La prima è cinica, cioè che la riflessione alla base dell’educazione civica è il fallimento della formazione del cittadino all’interno del mondo scolastico, vuoi per poca attinenza degli argomenti con i temi di cittadinanza attiva, vuoi per il disinteresse degli studenti verso gli stessi temi. Di conseguenza, la risposta ministeriale: obbligare gli studenti ad interessarsi in quanto materia valutata e quindi obbligare i docenti a insegnare e valutare questa materia. Se ci accontentiamo di questa risposta, la reazione che nasce in noi è il rifiuto di doversi applicare a conoscere problemi e argomenti fondamentali e quotidiani soltanto per essere valutati.
Invece, prendiamo in considerazione la seconda risposta, più propositiva: l’educazione civica rompe i tradizionali metodi di insegnamento a compartimenti stagni, in cui ogni materia esiste solo per se stessa, ma apre e unisce le materie grazie all’interdisciplinarietà, la quale, inoltre, permette di valorizzare e dare il giusto spazio a tematiche altrimenti ignorate e taciute. Dunque, quale occasione migliore per mettersi in gioco?
Arriviamo alla seconda riflessione, magari più calata per gli ACSini o in generale tutti gli studenti credenti:
Come essere studenti cattolici al giorno d’oggi?
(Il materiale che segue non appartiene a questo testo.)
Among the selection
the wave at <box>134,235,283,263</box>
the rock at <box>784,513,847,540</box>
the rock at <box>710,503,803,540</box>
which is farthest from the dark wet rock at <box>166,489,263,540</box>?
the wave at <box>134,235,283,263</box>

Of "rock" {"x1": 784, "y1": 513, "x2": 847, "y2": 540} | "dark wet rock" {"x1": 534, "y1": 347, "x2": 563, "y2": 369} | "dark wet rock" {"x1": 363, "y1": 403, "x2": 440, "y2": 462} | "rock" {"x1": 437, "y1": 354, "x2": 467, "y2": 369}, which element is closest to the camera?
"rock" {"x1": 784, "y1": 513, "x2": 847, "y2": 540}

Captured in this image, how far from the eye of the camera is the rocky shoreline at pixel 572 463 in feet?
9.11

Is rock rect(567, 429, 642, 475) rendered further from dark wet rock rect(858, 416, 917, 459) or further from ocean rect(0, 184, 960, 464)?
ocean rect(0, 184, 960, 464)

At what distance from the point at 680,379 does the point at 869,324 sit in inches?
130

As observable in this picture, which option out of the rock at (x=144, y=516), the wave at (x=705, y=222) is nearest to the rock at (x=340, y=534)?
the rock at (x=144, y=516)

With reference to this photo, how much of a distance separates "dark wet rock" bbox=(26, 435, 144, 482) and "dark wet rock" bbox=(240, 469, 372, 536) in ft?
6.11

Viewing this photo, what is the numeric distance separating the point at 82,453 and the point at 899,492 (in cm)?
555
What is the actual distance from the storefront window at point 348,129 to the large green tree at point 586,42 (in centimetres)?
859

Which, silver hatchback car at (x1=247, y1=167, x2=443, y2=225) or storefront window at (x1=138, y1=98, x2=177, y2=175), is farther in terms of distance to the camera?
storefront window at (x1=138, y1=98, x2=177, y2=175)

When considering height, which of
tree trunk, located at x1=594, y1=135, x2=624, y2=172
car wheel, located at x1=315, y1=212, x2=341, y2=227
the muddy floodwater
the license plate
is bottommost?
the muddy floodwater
Dagli incontri coi ragazzi emerge spesso come fra i banchi, coi propri compagni ma anche coi professori, la fede sia un argomento tabù o un motivo per cui sentirsi giudicati. Per molti studenti la fede si esprime soltanto in luoghi-bolla, come l’oratorio, le nostre iniziative o altre iniziative di matrice cattolica: insomma, cresce il rischio di vivere come “laici a metà”.
A fronte di queste difficoltà, vogliamo stimolare un ripensamento della propria quotidianità: come siamo cristiani tutti i giorni? Noi pensiamo che sia una questione di stile: dimostriamo la nostra fede attraverso le nostre azioni prima che con le parole, portiamo la gioia, portiamo la speranza, prendiamoci cura. Nessuno ci verrà a chiedere quanto siamo stati credenti, ma credibili.
Vogliamo chiudere con un pensiero particolare per le classi quinte: siete al compimento del vostro percorso scolastico e già da oggi vi snerveranno per gli esami di giugno. La vostra vita non si fermerà lì, ma questo non permette di prendere gli esami sotto gamba: è il vostro passaggio alla maturità e il coronamento di anni e anni scanditi dal suono della campanella. Fatene qualcosa di bello e che valga la pena ricordare! Ci siamo dilungati un po’ oltre, per questo sarà meglio fermarsi.
In ogni caso, buon primo giorno di scuola a tutti!